Gemütlichkeit is what Germans call the convivial atmosphere of Bayern’s (Bavaria’s) capital. Even the uptight northern Germans come here to unwind in the vibrant setting of beer gardens shaded by giant chestnut trees, cavernous raucous beer halls, and endless eateries serving hardy, homey fare. On Sundays and holidays, most shops outside of the central area are closed. It is a day for locals as well as visitors to walk through gardens, take in some of the many museums, or stroll through the Marienplatz, Munich’s most famous square. The special mix of cosmopolitan chic and old city charm flirted with our senses on our first walkabout, swiftly blossoming into a love affair.
I encourage all non–beer drinkers, like myself, to try a halbe (half litre) of Bavarian bier. You will be converted and probably order a mass (litre) the next time around. It is easy to understand why Munich is known as the beer-swilling capital of the world. Like none other I have ever tasted! The sparkling, mellow, golden fluid glides over one’s gullet, titillating the taste buds.
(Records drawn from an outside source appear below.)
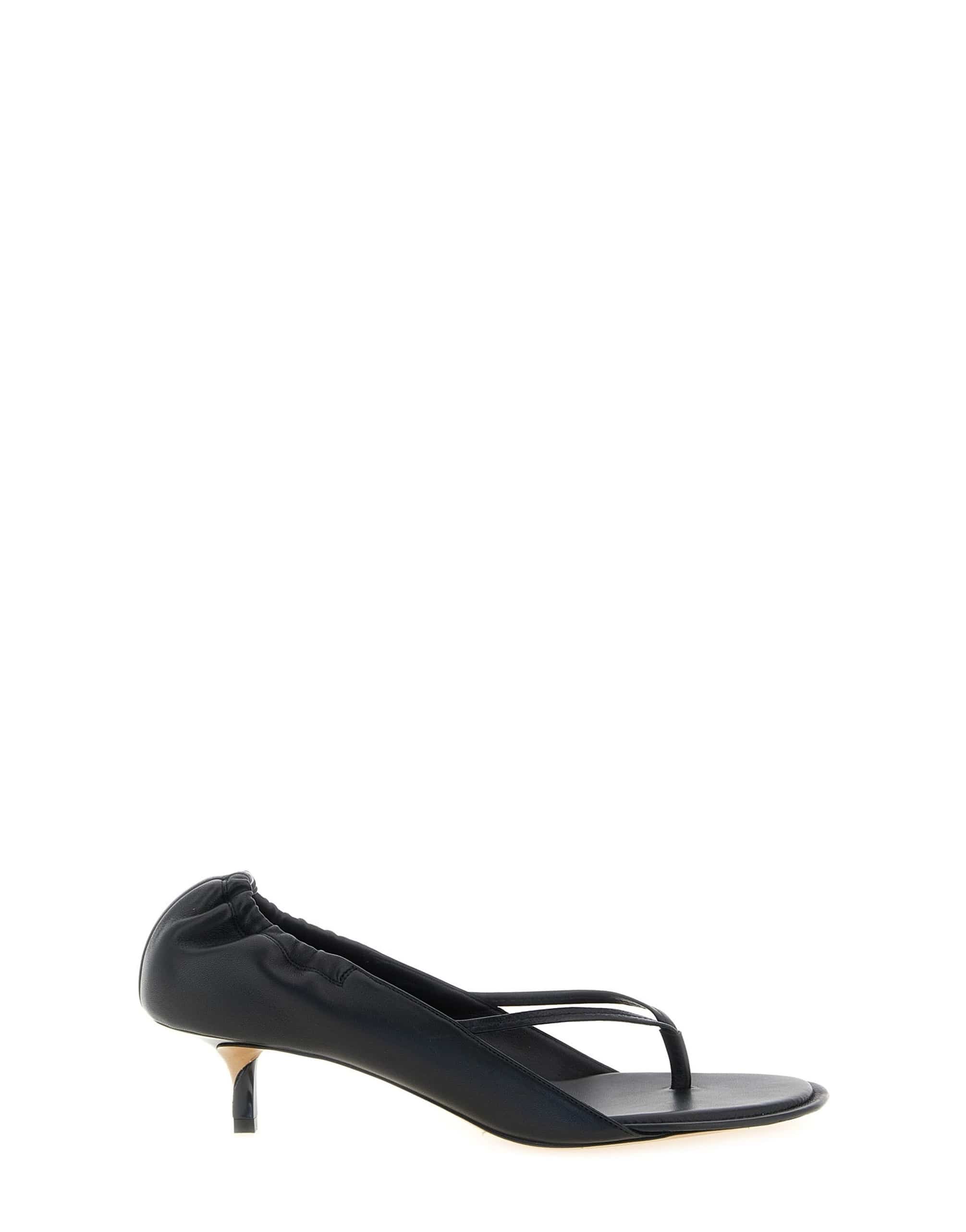 Jacquemus Jacquemus Sandales Nu-Pieds B Sandals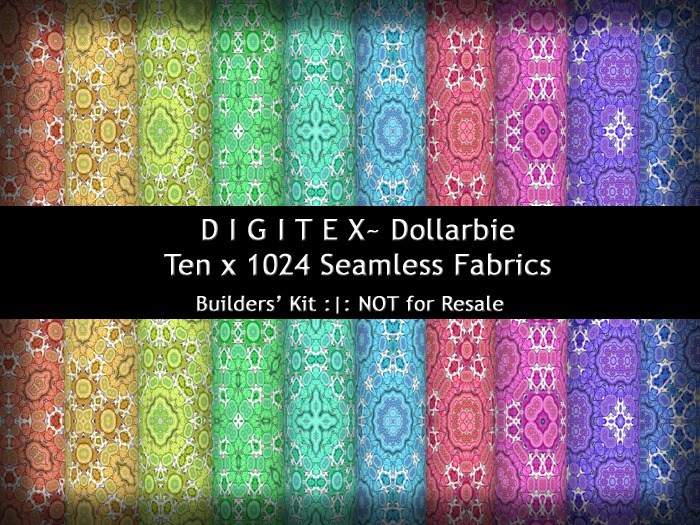 DIGITEX Homestyled Dollarbie 2018
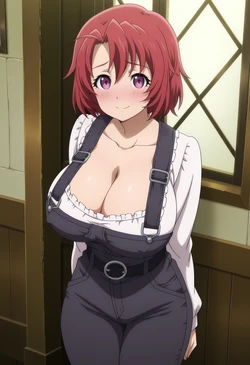 Cowgirl (Aindroid) [Ai generated]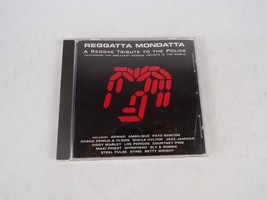 Reggatta Mondatta Evert Little Thing She does Is Magic Roxanne One World CD#55 - £10.41 GBP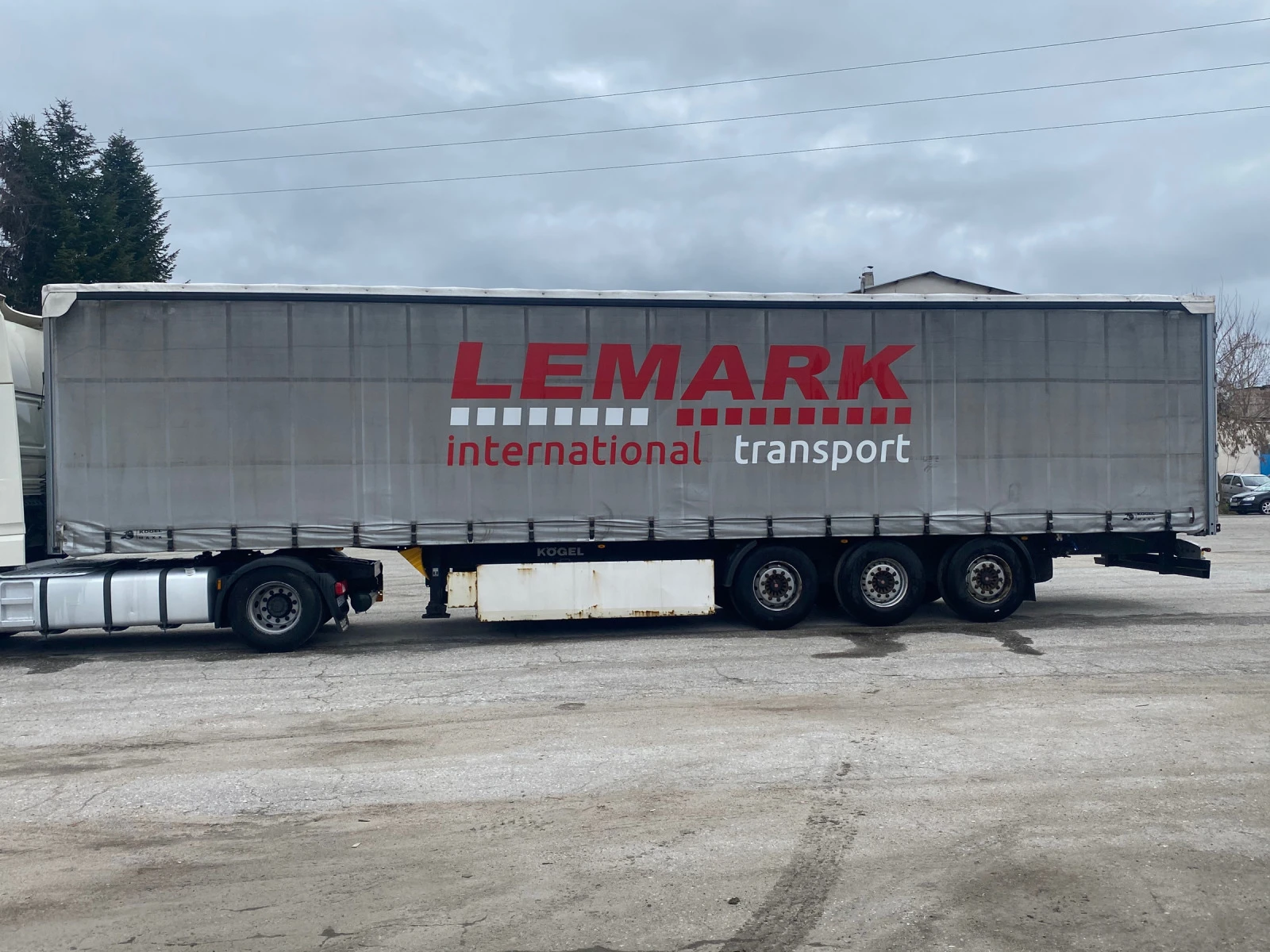  Koegel SN24 SAF WABCO 12 642 CODE-XL | Mobile.bg   7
Tiny bursting bubbles in the froth send up a delightful aroma, tickling the nose as one’s head is tilted back for yet another swig.
The methods and quality of very specific ingredients have been handed down from generation to generation, regulated by the government since the sixteenth century. The Reinheitsgebot Act of 1516 (the German Purity Law) decreed that the only ingredients allowed are barley, hops, yeast, and water. There are a mind-boggling 5,000 varieties made by 1,300 breweries. Also, there are different brews for each season, as each specially grown grain crop ripens at different times. With preservatives not being allowed, certain beers are forbidden in summer, as they are more perishable in warmer weather. The alcohol content also varies. The Purity Law even set the price of beer in pfennig and hellers, which—if converted to today’s currency—would amount to mere pennies, making this the only clause no longer adhered to in this venerable bible of beer-brewing.
We were beginning to think a park bench might be our accommodation for our first night after we arrived. Hotel after hotel was booked solid; there was a World Trade Fair on environmental technology under way. After an hour at the pay phone, one gentleman said he could give us a room . . . for the next two nights only. We of course jumped at this offer. The centrally located Marie-Louise Pension was owned and operated by the Quality Hotel a few doors away. Stephen Leipold, one of the proprietors, greeted us at the Quality desk and gave us the particulars on our new abode.
“You must unfailingly hand the key in at this desk when leaving the room.”
“With this three-pound weight attached, how could we forget?” I joked.
“You would be surprised,” was his raised-eyebrow retort. Shuttling the key back and forth to the main hotel gave us many opportunities to chat with this interesting, kindly man. Stephen, who was perpetually on duty, started us off each day with restaurant suggestions, sites not to be missed, and a chocolate treat. We were delighted when he told us that if we were willing to change rooms for a few days then move back to the first room, we could stay there for the full two weeks we planned to be in Munich.
Our room at the Marie-Louise was certainly a “special edition” as far as hotel rooms go. Without exaggeration, it was the longest, narrowest room we had ever seen, measuring 5 metres in length and 2 metres across (16 x 6 ft). Two single beds, a table, chairs, and a sink were lined up in shotgun fashion along one side, leaving only a couple of feet to spare. Passing one another meant an extra (not unpleasant) squeeze. Rick thought it was extra-perfect. That it was less than half the price of a Quality Hotel room may have had something to do with it. The showers and toilets were shared with the occupants of six other rooms.
On our first full day in Munich, we hustled down to the Marienplatz in the heart of the Altstadt (old town) in time to see the much-photographed Glockenspiel in action. Every day at 11:00 a.m. and noon (and also at 5:00 p.m.from May to October), the carillon high up on the facade of the Altes Rathaus (town hall) is the focus for a 20-minute revue. Bells chimed out engaging tunes for the first while. Suddenly, figurines of ladies and gents began to dance, moving in and out of the archways, twisting and turning and dipping to the melodic pealing of bells. Just when we thought the pause of the figures was signalling the end, a miniature tournament commenced. Jousters on their steeds appeared from opposite sides, spears pointed at their opponents. One of the jousters was knocked off his horse; the other pranced in triumph past the arches. Two more jousters then appeared for the next competition. In a grand finale, the king and queen came out to bow, and the enamelled copper figures stilled as the musical bells wound down.
We dispersed with the crowd to the many outdoor cafés for some hardy Bavarian sustenance. The central area of the square took on a circus-like atmosphere. A talented fellow pummelled out wonderful tunes on a giant xylophone. Jugglers, break-dancers, and mimes picked their spots and instantly drew audiences.